High Achiever, Gifted Learner, Creative Thinker - eposts
http://www.bertiekingore.com/high-gt-create.htm
======
g00dn3ss
I think this is mostly bogus. Consider the research presented in recent
articles like:

[http://www.sciam.com/article.cfm?id=the-secret-to-raising-
sm...](http://www.sciam.com/article.cfm?id=the-secret-to-raising-smart-kids)

This division into 3 kinds of kids has an underlying assumption that kids can
be classified by some innate characteristics.

Rather than putting effort into "identifying gifted students", maybe we should
concentrate on finding more effective ways to teach everybody. Getting rid of
grades comes to mind as one way to help convert "high achievers" into "gifted
learners".

------
gojomo
This article talks about sharing these categories with children in discussion,
so that children can consider where they fit in.
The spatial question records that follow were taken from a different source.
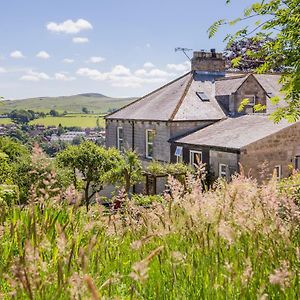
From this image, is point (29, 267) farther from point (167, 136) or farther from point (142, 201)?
point (167, 136)

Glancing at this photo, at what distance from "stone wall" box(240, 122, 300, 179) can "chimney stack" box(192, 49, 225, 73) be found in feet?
34.6

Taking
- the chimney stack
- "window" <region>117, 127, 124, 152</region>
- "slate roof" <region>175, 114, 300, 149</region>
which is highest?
the chimney stack

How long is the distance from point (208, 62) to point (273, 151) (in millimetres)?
11874

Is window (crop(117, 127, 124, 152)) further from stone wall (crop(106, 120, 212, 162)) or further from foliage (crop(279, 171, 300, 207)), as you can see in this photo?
foliage (crop(279, 171, 300, 207))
However, other work on
'mindsets' [1,2] suggests that labeling a child as 'gifted' or 'creative' in
contrast to 'hard working' could negatively impact the child's future learning
and achievement.

I wonder if Kingore, the author of this article, has written anything taking
into account mindset research like Carol Dweck's.

[1] <http://nymag.com/news/features/27840/>

[2] <http://news.ycombinator.com/item?id=84655>

------
ojbyrne
That big 3rd paragraph seems to be the center of bogosity. "Her comparison
helps to delineate differences between the two groups and provides a useful
format for discussions." Translated that means - this is some bogus education
theory that has no scientific basis behind it, and if you take action based on
it, then whatever mess you create is your own fault.

I had to take a survey course on education research during my postgrad days -
the first thing the prof said was that basically education is a research
ghetto where every half-baked methodology, and every bit of post-modern drivel
can find a home.

------
Tichy
So is there hope for the Creative Thinker? Because at least in news.yc
circles, he seems to be not very well liked?